555 is an old school bistable, so this is a pretty simple circuit. Frequency too low is from too large resistor.

I'd look up 555 app notes to make sense of it all..

JR
 
Yeah, I did look up the app notes, but hadn't seen a circuit exactly like that. The output goes back into the threshold input?

Anyway, lower values of resistor raise the frequency. It's still audible, though I need to find an actual 301R resistor since the closest I had was 332R. Maybe I have one at work...

The other funky thing in this design is that this circuit is very close to the multipin connector for the dock, so there's an easy path for the noise to radiate into the inputs. This evening I used copper foil tape to cover the oscillator and doubler/tripler/quadrupler? circuitry to help shield that. I'm getting very close - most of the time the whine is lost in the noise floor. With the official resistor value I'm thinking maybe I'll be at a frequency that doesn't happen to have some harmonic relationship with the digital stuff.

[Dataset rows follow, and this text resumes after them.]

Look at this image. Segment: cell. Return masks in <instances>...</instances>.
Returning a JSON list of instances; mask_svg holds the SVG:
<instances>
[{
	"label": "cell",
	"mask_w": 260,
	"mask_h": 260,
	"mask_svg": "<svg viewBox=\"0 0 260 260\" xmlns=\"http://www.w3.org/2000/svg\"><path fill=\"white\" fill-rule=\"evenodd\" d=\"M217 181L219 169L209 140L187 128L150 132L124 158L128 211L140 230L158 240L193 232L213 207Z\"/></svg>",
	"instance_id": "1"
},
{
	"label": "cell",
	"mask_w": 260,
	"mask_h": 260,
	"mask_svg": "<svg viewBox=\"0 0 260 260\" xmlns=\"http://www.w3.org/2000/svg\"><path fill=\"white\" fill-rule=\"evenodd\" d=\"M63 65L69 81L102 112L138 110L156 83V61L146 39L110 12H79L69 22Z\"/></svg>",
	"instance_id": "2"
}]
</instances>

All that aside, I did some recording with my original Prodigy-Pro fum group buy ribbon mic, and it sounds quite good. I'm not much on the whole "mic pre" hype, but without the phantom problem this unit sounds quite good with that mic and plenty of gain. Better monitoring would be nice; near as I can figure if you want to hear yourself live you're stuck with some significant (30-40mS???) latency in the headphones while recording.
 
OK, we have success!

Changing to a 300 ohm resistor pushed the frequency up to around 154KHz, as measured by my Fluke scopemeter. Not the 160KHz mentioned in the revision, but apparently close enough. Between that and the copper tape shielding it seems like the whine is completely gone. I might do some testing to see if the noise floor has increased, but so far no complaints.
 
YO' DA ACE!!! Nice fix.
All the Onyx based gear has this whining problem going on. Sales staff at Guitar Satan can't hear it of course. I have returned three 400Fs then gave up.
 
Maybe the smaller units have the problem. We've got a couple of the Onyx 1640 mixers at work and the have a real phantom supply.

While researching this I found that there's a different sort of whine in some of the units, related to the Firewire implementation. "Mac Firewire whine" or something to that effect. No problems with that, anyway.